So in addition to the lack of defensive medicine, the missing public health defenses in the Third World represent a breach in the walls.
No one in Washington has proposed funding resources that would allow East Africans to match the level of surveillance that Southeast Asia has. And while all this has been happening, the basic work of defending humanity against infectious disease, which involves continual development of new antibiotics, vaccines and antivirals, has been totally abdicated by the pharmaceutical giants. Those companies have no interest in making antibiotics or vaccines or antivirals because they are unprofitable. Infectious diseases don't create lifelong, expensive demand for medicines the way that chronic conditions like diabetes or heart disease do. Nor are they as profitable as culturally defined illnesses like erectile dysfunction, the darling of the pharmaceutical industry. There is one drug for diabetes that earns more than the revenue from all vaccines and antivirals put together.
Should the government be stepping in? Bush's recently announced plan earmarks money for this kind of research -- not enough, and it's about time, but is that a step in the right direction?
There's a few of us old enough to remember that, for instance, the influenza vaccine was originally developed by Jonas Salk for the U.S. Army in the Second World War. It was manufactured by the federal government, which used to actually make drugs, but no more. The Bush administration has now offered billions of dollars in subsidies to [Big] Pharma, which strikes me as inherently ridiculous. The most that any politician in Washington, Democrat or Republican, can think of doing apparently is to lay billions of dollars in guaranteed profits at the feet of the pharmaceutical companies, to waive all questions of liability for the vaccines and products, and then beg them to produce these vaccines and antivirals. The old-fashioned socialist in me wonders, Why shouldn't the federal government, in association with the public universities that produce most of the raw research that gets turned into these products, not produce lifelong medicines for free -- as a human right?
"The Monster at Our Door: The Global Threat of Avian Flu"
By Mike Davis
New Press
192 pages
Nonfiction
Some people ask why we should worry about a disease for which we know of fewer than 200 human cases. When we live in a world where millions of children die each year of diarrhea, malaria and even a lack of clean water, isn't this a fantastically rare disease?

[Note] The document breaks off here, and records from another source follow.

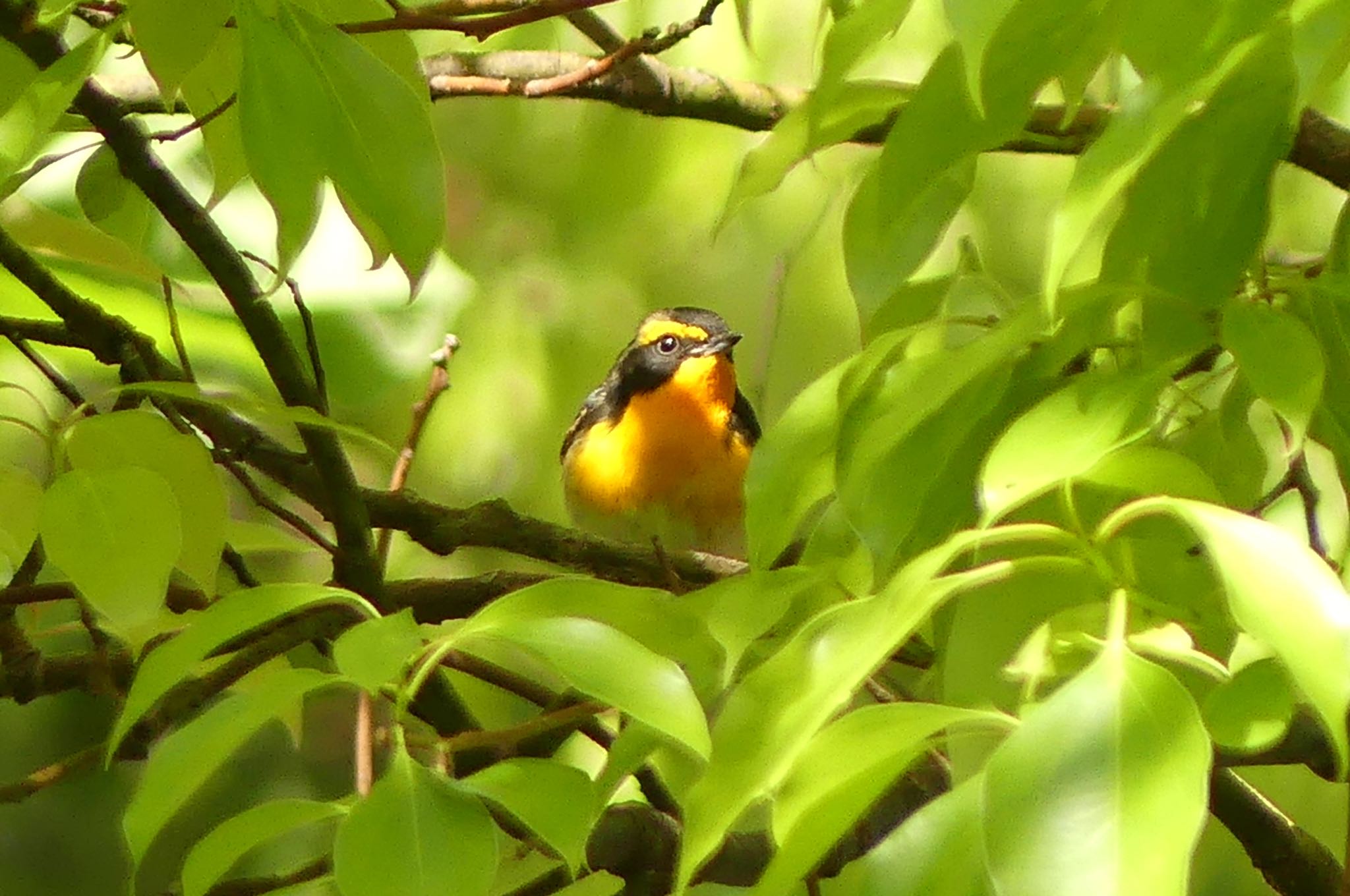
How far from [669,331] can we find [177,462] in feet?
4.60

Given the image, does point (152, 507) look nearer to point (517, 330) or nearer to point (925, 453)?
point (925, 453)

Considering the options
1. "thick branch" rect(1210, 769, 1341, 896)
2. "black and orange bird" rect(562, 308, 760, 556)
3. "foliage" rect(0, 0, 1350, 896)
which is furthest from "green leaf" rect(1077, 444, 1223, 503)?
"black and orange bird" rect(562, 308, 760, 556)

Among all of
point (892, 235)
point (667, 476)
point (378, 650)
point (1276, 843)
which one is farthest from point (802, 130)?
point (667, 476)

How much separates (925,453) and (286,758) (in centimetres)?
193

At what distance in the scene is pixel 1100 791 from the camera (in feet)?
1.06

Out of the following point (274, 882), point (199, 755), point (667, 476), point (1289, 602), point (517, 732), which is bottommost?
point (667, 476)

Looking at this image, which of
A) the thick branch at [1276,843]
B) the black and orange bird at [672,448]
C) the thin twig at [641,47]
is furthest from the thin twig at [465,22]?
the black and orange bird at [672,448]

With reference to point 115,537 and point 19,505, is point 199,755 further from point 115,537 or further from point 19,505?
point 19,505

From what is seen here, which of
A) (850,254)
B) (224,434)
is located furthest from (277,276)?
(224,434)

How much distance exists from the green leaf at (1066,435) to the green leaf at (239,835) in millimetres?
203

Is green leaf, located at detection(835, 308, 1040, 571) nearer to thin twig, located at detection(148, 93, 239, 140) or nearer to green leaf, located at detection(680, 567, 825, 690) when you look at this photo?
green leaf, located at detection(680, 567, 825, 690)

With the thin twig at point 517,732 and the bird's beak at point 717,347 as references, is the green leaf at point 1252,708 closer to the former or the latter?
the thin twig at point 517,732

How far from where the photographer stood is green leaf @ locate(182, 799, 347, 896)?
425 mm

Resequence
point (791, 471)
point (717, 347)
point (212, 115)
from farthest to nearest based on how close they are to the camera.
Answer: point (717, 347) < point (212, 115) < point (791, 471)
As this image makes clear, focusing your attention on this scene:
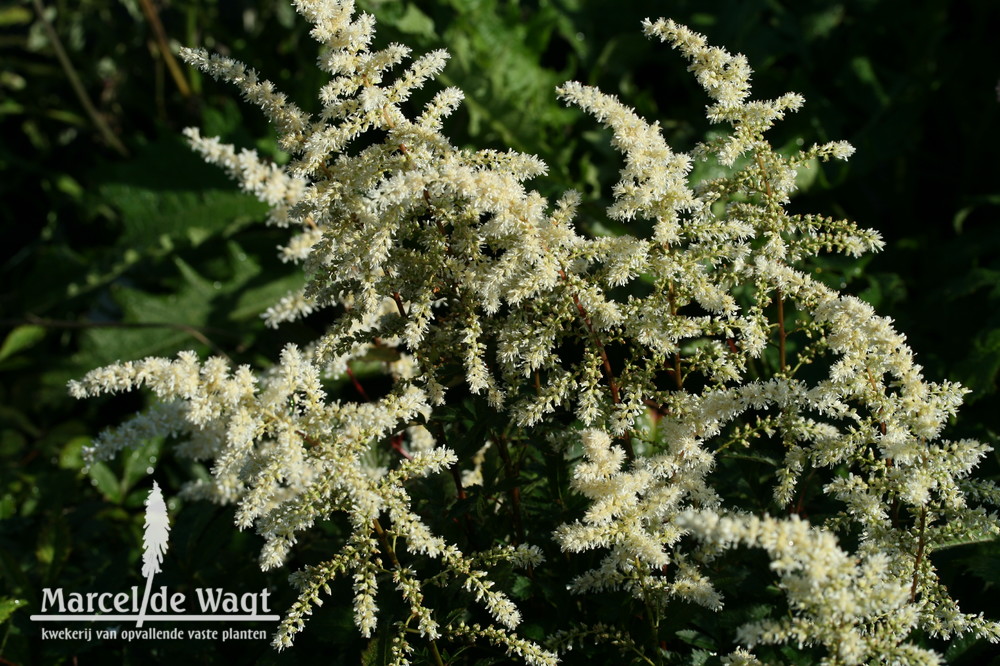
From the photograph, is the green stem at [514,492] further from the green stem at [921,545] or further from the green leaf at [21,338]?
the green leaf at [21,338]

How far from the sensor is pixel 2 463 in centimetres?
315

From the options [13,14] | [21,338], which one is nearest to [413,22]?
[21,338]

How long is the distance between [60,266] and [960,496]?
3525 mm

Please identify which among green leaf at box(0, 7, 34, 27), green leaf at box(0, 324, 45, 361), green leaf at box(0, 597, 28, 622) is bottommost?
green leaf at box(0, 597, 28, 622)

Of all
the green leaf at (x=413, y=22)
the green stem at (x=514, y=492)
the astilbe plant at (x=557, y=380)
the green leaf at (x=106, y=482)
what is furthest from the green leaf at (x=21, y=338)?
the green stem at (x=514, y=492)

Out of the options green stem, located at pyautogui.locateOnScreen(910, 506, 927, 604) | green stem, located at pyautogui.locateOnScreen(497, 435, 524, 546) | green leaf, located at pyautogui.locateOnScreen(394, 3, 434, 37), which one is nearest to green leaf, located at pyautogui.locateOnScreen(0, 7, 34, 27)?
green leaf, located at pyautogui.locateOnScreen(394, 3, 434, 37)

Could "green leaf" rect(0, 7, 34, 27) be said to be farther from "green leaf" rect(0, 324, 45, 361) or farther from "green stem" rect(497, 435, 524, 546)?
"green stem" rect(497, 435, 524, 546)

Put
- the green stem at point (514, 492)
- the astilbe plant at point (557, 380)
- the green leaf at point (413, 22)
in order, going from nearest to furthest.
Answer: the astilbe plant at point (557, 380), the green stem at point (514, 492), the green leaf at point (413, 22)

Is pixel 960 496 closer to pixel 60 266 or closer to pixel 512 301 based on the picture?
pixel 512 301

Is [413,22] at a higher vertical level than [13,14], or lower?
lower

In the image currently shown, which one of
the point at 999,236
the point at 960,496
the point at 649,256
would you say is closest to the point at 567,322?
the point at 649,256

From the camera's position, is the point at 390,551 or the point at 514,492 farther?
the point at 514,492

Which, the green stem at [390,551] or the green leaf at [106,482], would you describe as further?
the green leaf at [106,482]

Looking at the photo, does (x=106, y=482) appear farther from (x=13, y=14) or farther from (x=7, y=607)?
(x=13, y=14)
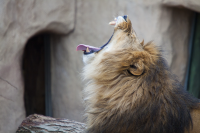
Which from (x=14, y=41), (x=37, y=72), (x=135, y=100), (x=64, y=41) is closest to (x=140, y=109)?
(x=135, y=100)

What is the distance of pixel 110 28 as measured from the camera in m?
3.54

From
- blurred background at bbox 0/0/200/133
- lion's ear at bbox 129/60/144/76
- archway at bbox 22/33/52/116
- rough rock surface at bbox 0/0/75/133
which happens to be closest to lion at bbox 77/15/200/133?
lion's ear at bbox 129/60/144/76

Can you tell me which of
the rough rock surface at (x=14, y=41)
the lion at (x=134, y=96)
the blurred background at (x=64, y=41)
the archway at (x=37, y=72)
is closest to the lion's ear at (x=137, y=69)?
the lion at (x=134, y=96)

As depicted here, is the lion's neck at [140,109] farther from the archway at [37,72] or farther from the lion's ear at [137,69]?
the archway at [37,72]

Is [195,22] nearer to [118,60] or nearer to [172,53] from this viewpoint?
[172,53]

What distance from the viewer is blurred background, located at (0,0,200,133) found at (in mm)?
2795

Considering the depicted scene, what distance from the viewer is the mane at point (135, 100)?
1484 mm

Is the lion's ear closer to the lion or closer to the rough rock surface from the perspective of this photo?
the lion

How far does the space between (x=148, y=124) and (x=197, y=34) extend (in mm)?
2663

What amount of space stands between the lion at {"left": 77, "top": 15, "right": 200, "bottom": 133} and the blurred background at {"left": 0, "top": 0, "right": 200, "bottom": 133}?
1297mm

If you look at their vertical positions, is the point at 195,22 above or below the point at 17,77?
above

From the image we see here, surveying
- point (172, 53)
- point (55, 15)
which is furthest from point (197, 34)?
point (55, 15)

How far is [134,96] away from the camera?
1.49m

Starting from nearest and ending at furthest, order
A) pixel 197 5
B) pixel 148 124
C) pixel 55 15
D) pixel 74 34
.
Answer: pixel 148 124
pixel 197 5
pixel 55 15
pixel 74 34
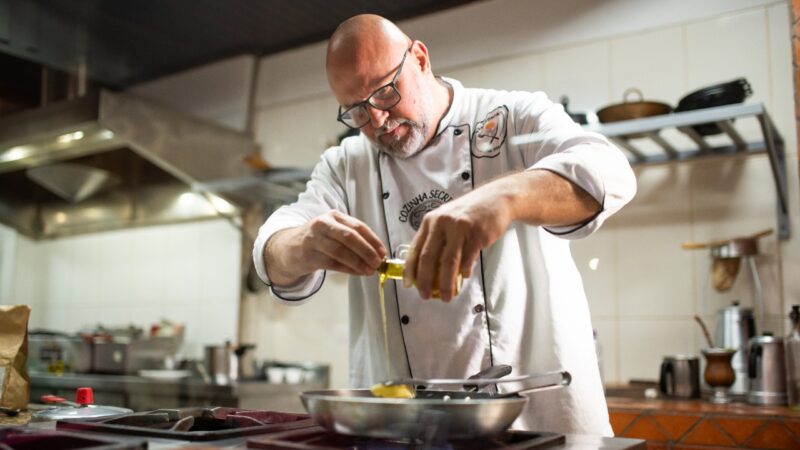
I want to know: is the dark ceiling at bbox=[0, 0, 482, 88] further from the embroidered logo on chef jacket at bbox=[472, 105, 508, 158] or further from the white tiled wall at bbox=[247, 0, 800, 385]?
the embroidered logo on chef jacket at bbox=[472, 105, 508, 158]

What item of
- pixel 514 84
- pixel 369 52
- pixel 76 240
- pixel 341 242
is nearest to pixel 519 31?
pixel 514 84

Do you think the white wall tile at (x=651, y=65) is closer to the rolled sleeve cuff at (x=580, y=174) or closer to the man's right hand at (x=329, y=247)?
the rolled sleeve cuff at (x=580, y=174)

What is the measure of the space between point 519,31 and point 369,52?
3.07 feet

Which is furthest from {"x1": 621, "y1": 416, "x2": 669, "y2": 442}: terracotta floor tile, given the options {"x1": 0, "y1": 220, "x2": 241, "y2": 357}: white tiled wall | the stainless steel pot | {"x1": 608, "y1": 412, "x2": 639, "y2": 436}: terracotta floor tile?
{"x1": 0, "y1": 220, "x2": 241, "y2": 357}: white tiled wall

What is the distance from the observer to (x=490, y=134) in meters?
1.49

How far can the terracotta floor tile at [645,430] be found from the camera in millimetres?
2090

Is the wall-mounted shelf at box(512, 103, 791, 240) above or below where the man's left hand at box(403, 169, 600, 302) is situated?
above

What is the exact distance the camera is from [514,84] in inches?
91.3

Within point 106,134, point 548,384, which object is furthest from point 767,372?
point 106,134

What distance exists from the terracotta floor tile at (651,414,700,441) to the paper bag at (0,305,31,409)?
1566 mm

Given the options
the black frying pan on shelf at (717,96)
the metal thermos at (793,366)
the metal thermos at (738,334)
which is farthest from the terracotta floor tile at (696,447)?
the black frying pan on shelf at (717,96)

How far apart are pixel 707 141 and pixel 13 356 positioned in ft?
7.13

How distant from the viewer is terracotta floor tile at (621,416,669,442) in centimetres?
209

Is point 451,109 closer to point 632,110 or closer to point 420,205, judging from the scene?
point 420,205
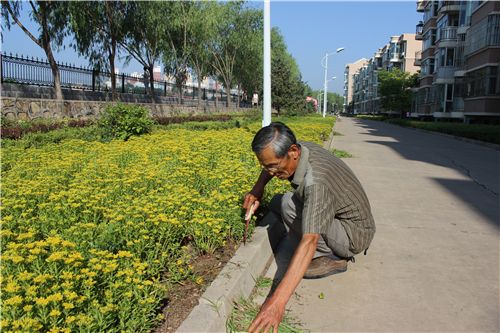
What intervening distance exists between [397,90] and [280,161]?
5143 cm

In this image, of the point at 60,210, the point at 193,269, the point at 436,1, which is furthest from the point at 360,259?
the point at 436,1

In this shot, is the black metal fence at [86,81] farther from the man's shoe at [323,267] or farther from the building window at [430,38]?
the building window at [430,38]

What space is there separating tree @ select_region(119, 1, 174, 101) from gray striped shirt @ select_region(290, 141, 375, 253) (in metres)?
19.1

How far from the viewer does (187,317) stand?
2.50 m

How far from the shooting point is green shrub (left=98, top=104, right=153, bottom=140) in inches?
432

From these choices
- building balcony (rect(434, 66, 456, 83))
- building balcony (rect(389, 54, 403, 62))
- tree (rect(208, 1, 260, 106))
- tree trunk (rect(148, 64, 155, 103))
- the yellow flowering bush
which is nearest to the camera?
the yellow flowering bush

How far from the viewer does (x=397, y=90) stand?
50.3m

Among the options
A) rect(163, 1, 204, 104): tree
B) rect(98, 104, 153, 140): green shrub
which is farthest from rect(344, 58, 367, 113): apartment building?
rect(98, 104, 153, 140): green shrub

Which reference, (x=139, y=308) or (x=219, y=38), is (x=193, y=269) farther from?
(x=219, y=38)

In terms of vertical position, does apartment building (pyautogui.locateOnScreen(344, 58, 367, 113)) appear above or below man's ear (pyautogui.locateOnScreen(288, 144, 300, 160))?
above

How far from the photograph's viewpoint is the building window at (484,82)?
2556cm

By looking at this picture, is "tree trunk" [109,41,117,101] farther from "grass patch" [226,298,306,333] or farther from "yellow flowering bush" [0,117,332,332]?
"grass patch" [226,298,306,333]

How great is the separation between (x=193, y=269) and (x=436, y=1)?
5101 cm

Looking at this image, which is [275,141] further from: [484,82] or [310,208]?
[484,82]
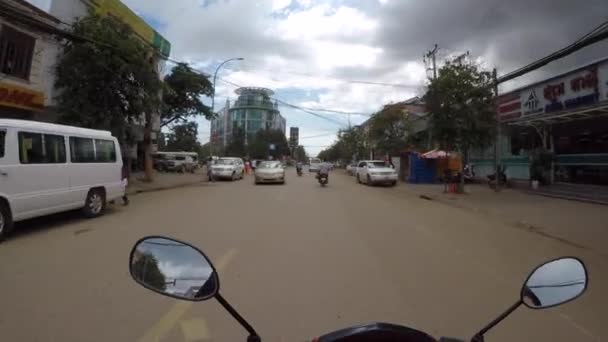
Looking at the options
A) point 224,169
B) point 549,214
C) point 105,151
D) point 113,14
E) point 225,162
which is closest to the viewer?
point 105,151

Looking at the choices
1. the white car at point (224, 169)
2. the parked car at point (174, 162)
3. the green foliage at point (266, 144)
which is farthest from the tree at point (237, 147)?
the white car at point (224, 169)

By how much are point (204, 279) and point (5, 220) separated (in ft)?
24.3

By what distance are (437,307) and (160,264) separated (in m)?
3.15

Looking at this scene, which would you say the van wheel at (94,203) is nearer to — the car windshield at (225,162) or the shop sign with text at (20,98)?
the shop sign with text at (20,98)

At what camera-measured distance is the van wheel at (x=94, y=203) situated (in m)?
10.3

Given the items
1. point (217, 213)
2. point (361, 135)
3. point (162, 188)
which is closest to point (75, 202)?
point (217, 213)

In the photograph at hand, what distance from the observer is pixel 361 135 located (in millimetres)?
61031

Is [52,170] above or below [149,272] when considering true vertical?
above

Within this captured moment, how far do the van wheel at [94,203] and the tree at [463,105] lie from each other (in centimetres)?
1399

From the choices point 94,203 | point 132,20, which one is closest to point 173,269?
point 94,203

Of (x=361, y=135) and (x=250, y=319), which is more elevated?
(x=361, y=135)

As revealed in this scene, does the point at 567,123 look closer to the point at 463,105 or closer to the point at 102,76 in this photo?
the point at 463,105

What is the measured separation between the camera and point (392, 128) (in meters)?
39.6

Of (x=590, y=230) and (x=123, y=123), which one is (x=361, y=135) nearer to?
(x=123, y=123)
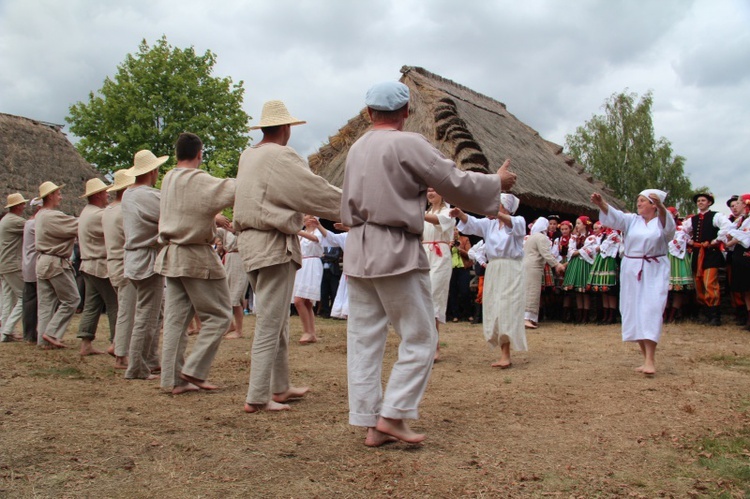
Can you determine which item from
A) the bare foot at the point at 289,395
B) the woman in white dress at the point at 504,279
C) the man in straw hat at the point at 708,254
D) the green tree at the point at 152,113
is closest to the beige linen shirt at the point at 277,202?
the bare foot at the point at 289,395

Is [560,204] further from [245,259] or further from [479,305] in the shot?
[245,259]

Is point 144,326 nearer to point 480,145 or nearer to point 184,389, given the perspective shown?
point 184,389

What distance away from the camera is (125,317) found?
676cm

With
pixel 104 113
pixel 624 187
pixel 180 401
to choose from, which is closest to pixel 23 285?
pixel 180 401

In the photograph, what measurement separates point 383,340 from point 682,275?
826 cm

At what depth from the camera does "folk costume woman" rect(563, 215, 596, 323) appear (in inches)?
470

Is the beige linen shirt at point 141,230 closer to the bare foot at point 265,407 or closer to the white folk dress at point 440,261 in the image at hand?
the bare foot at point 265,407

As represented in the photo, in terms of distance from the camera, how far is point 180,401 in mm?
5059

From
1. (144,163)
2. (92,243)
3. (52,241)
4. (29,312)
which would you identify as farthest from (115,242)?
(29,312)

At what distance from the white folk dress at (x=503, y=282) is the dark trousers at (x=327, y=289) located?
279 inches

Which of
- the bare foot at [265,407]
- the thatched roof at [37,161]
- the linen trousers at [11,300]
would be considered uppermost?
the thatched roof at [37,161]

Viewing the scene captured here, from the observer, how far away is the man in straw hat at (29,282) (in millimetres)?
9156

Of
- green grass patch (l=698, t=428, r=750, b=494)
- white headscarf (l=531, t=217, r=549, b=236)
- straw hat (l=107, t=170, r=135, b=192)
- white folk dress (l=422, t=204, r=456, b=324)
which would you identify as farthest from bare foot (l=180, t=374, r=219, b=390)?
white headscarf (l=531, t=217, r=549, b=236)

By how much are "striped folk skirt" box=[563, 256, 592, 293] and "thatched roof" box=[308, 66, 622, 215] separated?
210 centimetres
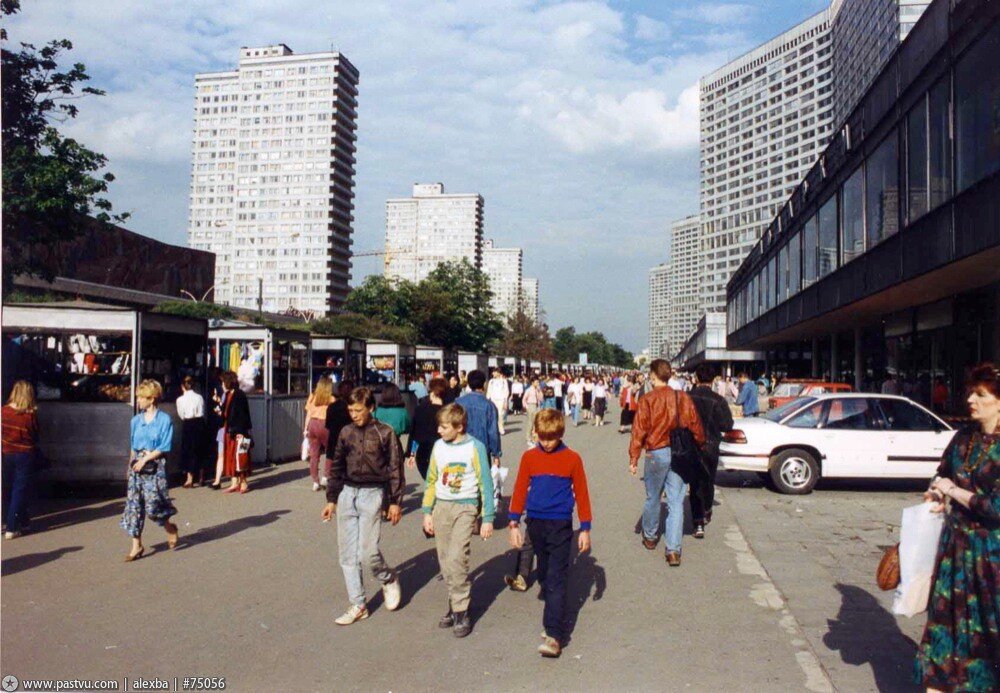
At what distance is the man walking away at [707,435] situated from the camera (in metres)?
8.38

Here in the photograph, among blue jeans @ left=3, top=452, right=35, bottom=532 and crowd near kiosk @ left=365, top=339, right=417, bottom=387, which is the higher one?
crowd near kiosk @ left=365, top=339, right=417, bottom=387

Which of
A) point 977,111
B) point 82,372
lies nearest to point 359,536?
point 82,372

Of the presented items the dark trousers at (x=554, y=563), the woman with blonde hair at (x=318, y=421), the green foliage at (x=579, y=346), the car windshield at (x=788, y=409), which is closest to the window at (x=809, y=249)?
the car windshield at (x=788, y=409)

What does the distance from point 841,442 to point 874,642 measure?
285 inches

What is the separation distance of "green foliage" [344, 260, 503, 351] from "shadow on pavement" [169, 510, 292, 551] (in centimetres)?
4049

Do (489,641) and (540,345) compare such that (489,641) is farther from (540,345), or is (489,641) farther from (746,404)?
(540,345)

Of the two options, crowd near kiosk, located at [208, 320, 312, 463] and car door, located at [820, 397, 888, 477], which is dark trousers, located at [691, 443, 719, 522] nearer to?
car door, located at [820, 397, 888, 477]

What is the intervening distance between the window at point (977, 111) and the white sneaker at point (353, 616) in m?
12.5

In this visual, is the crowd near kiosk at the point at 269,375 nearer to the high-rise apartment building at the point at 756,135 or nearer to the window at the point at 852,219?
the window at the point at 852,219

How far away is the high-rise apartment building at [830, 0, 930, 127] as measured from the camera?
9044 centimetres

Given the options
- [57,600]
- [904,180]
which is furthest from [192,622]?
[904,180]

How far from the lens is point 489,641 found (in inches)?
213

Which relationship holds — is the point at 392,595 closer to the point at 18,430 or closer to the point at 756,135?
the point at 18,430

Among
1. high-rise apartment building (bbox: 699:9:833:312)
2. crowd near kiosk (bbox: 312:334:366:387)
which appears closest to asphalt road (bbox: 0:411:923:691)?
crowd near kiosk (bbox: 312:334:366:387)
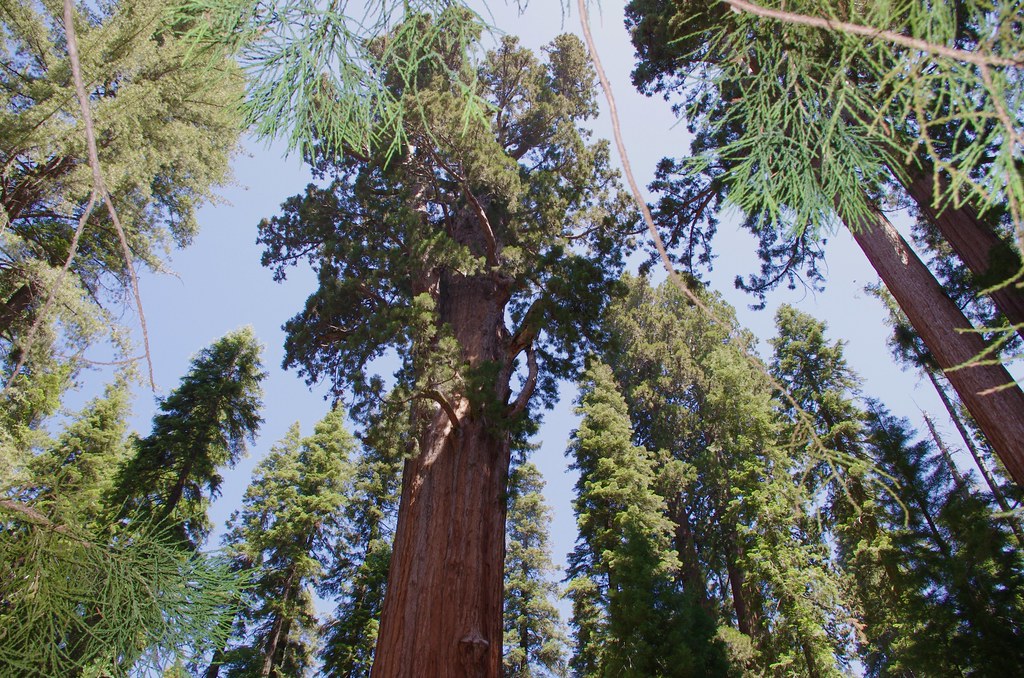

And some people ask whether Bush's invocation of the avian flu wasn't just a plot to give money to the drug companies and divert attention from other issues. It is a reasonable question. The reason there should be real alarm is simply the experience of 1918. That was an influenza almost entirely novel to the human immune system, and it killed about 2 percent of humanity. Likewise, H5N1 is entirely new. And, more startling, researchers recently reconstructed the genome of the 1918 influenza and brought the virus itself to life for study, and they discovered that it was also a bird flu that jumped species, just like the emergence of the H5N1 avian flu of 1997.
Let's talk a bit about the public health issue. The public health infrastructure in the United States is suffering. We've seen the HMO revolution reduce the number of beds, and it's very clear, as we saw in Toronto with SARS, that in the case of even a small, localized outbreak, our public health system would be overwhelmed instantly. As a policy matter, massive public health revitalization ought to be at the top of the agenda. One of the things I kept wondering last year when I was covering the presidential campaign was why the Democratic side never equated all the resources spent on Iraq with the missed opportunities to make a sort of national security preparedness effort. The $200 billion thrown at Iraq could have been so much more efficiently spent on the public health infrastructure. As politics, it seems to be a no-brainer, a twofer: Invest at home, and address national security at the same time.
You talk about this a little bit in the book -- how the amount spent on these kinds of public health preparedness in the last three years was a just couple of billion dollars, less than we spend in 10 days in Iraq. Even before September 11th, everybody in the security sector was talking about how the biggest single thing we could do defensive-wise was to rebuild the public health infrastructure. But people really balked at the price tag: $40 billion. Now we've spent hundreds of billions in Iraq. With that kind of money, we could rebuild the entire public health system from the ground up. We could make the whole country like Switzerland, with transformer mountains that turn into hospitals, robots dispensing vaccines, everyone equipped and trained with lifesaving techniques. So I'm asking you to address the clear politics of the avian flu.
That's true, and more. The politics of public health anywhere begin with nutrition, and even right here in California we have a shockingly large number of children who go to bed hungry every night. We have malnourished children and malnourished adults. Fifteen percent of the children in Los Angeles have suffered from malnutrition. If the first level of public health is nutrition, the second level is basic immunization. Immunizations and vaccines should be an absolute human right in this country, freely available to everybody. The third level is our local health facilities, which have been closed by the thousands across the United States in the recent years. The fourth level is hospitals and, above all, intensive-care facilities. Think about what would happen in the case of pandemic influenza, where you need to hospitalize an enormous number of people in intensive care and some degree of isolation. Los Angeles has lost something like 17 percent of its hospital beds since the year 2000, largely due to HMOs, which operate on the "just in time" system of closing hospitals, getting rid of hospital beds and raising the profit margins -- as if epidemics, and surges in intensive-care cases, will never occur.